Reproduisez à l'identique le passage de l'intervention sur les comptes de 2019 qui commence aux mots « Débattre de l'approbation » et s'arrête après les mots « et les ménages. ».

● **Texte proposé**:
--------------------------------
Intervention de Sébastien Chenu

Séance en hémicycle du mercredi 10 juin 2020 à 15h00
Règlement du budget et approbation des comptes de l'année 2019 — Discussion générale

Photo issue du site de l'Assemblée nationale ou de WikipediaSébastien Chenu :

Débattre de l'approbation des comptes de 2019 a, il faut bien le reconnaître, quelque chose de décalé dans le contexte de la crise sanitaire. Cela peut paraître anachronique, purement formel, mais c'est finalement éclairant sur le fait que notre pays a abordé cette crise dans une situation budgétaire de faiblesse par rapport à d'autres pays européens, ce qu'a d'ailleurs rappelé le président de la commission des finances. L'examen de ce projet de loi de règlement livre une photographie du budget de l'État avant la crise sanitaire, permettant ainsi de constater que l'absence de rétablissement des finances publiques en 2019 nous prive aujourd'hui de marges de manoeuvre qui auraient été pourtant essentielles pour soutenir l'activité des entreprises et les ménages.
--------------------------------
● **Données recueillies**:

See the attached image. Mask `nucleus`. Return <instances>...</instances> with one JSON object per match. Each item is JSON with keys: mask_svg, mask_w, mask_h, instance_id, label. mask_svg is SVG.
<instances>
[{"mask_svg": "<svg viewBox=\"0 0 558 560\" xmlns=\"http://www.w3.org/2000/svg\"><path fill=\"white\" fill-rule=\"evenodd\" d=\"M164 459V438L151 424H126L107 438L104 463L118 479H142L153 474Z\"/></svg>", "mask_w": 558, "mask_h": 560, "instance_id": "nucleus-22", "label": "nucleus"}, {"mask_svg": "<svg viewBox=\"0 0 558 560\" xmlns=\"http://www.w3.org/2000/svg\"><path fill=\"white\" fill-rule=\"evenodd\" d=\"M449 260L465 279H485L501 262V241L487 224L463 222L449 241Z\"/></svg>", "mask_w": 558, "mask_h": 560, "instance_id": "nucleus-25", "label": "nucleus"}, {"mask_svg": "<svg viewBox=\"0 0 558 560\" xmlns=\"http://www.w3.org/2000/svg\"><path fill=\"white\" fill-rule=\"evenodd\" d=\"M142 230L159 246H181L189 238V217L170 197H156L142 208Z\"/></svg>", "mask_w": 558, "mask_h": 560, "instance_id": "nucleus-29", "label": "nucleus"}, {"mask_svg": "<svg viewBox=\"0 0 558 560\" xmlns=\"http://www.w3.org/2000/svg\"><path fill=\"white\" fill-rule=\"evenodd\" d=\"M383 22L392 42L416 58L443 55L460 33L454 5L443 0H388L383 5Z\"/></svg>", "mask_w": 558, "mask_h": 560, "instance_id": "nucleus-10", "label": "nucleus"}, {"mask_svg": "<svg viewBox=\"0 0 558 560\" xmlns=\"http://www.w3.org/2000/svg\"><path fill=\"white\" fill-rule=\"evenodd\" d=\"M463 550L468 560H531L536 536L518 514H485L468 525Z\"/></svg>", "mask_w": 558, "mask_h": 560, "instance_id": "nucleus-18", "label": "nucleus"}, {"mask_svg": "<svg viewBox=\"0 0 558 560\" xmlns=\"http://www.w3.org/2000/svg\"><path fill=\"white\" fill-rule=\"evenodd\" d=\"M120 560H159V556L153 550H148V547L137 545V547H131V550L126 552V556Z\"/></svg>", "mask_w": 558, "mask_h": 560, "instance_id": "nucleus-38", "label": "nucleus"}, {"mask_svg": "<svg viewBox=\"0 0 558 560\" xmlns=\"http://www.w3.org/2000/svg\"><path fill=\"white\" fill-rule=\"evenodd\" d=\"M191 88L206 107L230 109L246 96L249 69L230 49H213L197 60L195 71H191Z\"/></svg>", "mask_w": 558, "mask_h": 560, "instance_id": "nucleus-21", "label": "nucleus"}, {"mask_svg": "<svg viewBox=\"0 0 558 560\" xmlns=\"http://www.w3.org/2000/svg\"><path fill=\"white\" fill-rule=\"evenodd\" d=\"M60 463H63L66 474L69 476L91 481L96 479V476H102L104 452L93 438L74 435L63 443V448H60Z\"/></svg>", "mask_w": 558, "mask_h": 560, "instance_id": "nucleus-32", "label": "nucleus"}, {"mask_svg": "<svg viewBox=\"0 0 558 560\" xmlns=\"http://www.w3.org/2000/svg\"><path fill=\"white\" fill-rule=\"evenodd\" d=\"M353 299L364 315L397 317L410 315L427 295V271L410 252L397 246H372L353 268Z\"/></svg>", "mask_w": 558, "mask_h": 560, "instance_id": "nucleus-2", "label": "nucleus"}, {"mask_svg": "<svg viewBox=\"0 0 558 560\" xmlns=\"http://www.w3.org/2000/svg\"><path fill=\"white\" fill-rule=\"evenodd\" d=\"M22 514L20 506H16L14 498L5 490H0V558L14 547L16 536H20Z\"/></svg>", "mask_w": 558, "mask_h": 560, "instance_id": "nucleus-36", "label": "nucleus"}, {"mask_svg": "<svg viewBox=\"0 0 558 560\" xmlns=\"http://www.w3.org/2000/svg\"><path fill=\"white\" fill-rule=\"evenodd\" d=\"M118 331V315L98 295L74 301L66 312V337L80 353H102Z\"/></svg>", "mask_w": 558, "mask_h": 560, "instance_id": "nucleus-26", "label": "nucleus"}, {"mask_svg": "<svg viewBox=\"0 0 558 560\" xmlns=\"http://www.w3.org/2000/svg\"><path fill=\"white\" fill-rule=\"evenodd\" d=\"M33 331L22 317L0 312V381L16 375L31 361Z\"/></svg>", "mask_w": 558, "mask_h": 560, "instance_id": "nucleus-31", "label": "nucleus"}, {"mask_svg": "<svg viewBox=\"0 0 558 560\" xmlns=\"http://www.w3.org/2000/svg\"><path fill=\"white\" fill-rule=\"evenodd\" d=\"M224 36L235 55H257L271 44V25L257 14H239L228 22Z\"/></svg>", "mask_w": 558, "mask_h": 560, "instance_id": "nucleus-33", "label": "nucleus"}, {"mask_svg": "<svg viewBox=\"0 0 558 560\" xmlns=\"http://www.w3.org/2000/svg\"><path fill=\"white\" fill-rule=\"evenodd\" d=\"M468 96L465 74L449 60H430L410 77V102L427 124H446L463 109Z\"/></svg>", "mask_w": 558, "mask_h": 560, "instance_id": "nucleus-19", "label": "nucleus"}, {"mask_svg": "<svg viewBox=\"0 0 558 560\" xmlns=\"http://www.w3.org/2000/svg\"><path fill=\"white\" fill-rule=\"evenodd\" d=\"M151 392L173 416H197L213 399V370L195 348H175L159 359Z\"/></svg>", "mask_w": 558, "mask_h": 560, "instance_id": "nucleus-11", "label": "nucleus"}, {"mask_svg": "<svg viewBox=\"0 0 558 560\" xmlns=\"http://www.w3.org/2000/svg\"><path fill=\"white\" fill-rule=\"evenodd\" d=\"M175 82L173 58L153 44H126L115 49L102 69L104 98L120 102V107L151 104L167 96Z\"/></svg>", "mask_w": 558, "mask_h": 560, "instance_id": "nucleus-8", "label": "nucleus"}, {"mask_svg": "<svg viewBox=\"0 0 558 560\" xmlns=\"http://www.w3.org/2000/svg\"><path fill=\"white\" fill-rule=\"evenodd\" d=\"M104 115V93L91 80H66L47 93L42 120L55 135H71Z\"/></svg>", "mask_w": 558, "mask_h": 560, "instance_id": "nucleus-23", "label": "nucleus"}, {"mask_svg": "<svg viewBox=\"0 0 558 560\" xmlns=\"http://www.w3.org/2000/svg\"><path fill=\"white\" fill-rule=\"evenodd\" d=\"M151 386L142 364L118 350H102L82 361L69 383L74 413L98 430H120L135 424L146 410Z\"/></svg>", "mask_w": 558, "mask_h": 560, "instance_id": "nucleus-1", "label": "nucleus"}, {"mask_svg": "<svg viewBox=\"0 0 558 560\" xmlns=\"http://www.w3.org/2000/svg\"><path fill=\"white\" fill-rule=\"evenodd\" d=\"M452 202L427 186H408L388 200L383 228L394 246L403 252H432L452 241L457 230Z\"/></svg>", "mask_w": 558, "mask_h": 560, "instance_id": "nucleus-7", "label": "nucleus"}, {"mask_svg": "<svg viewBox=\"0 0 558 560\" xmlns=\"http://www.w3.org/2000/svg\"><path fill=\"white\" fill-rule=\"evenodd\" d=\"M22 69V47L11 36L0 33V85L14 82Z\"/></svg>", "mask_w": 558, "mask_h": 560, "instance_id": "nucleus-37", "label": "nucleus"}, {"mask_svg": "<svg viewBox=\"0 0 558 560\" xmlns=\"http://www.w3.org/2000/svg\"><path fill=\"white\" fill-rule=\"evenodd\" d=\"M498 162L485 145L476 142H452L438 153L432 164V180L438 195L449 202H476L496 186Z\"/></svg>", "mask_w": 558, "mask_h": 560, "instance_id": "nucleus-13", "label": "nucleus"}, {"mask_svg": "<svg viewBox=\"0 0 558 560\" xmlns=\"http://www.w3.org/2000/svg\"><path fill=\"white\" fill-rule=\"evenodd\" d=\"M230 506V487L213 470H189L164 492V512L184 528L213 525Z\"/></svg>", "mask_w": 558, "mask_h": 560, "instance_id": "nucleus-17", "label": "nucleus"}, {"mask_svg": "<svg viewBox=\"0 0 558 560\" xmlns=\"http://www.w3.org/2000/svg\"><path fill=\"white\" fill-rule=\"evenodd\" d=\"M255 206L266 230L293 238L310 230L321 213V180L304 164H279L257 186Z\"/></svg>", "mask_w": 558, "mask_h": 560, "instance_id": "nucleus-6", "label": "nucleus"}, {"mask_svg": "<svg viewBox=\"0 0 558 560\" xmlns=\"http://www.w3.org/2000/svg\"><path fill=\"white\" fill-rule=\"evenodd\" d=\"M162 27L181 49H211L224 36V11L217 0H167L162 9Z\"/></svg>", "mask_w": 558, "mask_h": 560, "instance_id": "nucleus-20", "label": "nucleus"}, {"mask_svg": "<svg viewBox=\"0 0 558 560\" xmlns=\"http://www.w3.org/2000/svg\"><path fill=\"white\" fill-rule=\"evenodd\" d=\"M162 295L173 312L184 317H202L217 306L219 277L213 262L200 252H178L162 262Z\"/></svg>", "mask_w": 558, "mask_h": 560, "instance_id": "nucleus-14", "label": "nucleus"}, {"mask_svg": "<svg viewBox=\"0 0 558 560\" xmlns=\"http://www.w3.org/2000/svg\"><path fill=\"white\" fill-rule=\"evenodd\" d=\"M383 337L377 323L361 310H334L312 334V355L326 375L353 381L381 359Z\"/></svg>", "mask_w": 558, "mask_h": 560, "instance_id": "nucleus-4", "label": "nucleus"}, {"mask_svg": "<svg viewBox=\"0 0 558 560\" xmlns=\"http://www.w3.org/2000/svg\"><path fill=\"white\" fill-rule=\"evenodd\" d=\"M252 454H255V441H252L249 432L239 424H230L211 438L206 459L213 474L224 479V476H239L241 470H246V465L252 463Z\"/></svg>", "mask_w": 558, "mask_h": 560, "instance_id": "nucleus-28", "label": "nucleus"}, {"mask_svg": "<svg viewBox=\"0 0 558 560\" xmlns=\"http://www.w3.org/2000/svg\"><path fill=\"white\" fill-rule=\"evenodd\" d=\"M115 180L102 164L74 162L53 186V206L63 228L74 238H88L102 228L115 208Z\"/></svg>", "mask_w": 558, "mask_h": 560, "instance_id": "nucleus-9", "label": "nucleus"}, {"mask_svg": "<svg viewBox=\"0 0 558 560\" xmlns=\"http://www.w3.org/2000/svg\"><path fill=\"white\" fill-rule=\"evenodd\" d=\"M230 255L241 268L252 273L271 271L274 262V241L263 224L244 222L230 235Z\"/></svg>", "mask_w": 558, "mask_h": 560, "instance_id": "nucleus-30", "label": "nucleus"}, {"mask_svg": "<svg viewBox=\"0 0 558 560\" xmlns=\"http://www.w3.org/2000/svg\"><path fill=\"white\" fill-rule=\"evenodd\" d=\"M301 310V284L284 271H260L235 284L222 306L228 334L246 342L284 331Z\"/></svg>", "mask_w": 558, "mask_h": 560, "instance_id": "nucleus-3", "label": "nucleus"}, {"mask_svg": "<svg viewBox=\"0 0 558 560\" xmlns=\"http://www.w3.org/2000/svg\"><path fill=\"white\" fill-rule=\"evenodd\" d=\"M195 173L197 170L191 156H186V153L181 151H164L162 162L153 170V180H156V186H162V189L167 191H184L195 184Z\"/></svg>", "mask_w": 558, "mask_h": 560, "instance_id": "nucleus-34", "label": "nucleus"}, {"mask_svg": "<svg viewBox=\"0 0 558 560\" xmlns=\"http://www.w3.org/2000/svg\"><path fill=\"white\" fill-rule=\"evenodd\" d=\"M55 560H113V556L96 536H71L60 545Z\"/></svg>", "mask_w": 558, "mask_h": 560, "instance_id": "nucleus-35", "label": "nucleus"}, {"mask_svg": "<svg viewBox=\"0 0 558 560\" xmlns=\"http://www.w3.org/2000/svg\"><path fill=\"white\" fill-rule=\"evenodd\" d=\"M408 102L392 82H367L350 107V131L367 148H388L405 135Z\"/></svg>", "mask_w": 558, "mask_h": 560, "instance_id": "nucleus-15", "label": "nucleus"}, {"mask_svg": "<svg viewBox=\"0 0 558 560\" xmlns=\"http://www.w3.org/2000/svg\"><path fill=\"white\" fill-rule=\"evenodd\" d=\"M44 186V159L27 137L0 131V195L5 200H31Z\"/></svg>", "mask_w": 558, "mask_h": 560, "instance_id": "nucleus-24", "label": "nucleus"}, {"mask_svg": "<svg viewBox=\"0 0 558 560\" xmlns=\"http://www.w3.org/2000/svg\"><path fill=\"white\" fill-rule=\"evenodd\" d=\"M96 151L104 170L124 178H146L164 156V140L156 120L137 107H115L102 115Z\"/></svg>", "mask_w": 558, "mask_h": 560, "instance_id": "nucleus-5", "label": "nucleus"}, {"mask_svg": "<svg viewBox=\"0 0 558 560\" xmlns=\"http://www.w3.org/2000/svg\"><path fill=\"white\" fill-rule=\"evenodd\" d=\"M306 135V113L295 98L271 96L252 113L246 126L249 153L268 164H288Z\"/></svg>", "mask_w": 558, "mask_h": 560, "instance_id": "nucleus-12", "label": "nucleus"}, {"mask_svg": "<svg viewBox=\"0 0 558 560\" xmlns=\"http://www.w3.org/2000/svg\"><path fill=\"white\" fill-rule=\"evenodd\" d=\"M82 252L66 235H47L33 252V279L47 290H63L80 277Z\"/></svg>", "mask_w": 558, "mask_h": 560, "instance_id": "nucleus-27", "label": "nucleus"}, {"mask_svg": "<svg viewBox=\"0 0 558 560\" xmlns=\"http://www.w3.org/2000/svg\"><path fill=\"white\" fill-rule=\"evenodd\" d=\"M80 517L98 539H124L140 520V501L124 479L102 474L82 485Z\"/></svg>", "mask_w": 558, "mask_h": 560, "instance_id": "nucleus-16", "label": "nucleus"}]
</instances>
--------------------------------
● **Réponse rédigée**:
Débattre de l'approbation des comptes de 2019 a, il faut bien le reconnaître, quelque chose de décalé dans le contexte de la crise sanitaire. Cela peut paraître anachronique, purement formel, mais c'est finalement éclairant sur le fait que notre pays a abordé cette crise dans une situation budgétaire de faiblesse par rapport à d'autres pays européens, ce qu'a d'ailleurs rappelé le président de la commission des finances. L'examen de ce projet de loi de règlement livre une photographie du budget de l'État avant la crise sanitaire, permettant ainsi de constater que l'absence de rétablissement des finances publiques en 2019 nous prive aujourd'hui de marges de manoeuvre qui auraient été pourtant essentielles pour soutenir l'activité des entreprises et les ménages.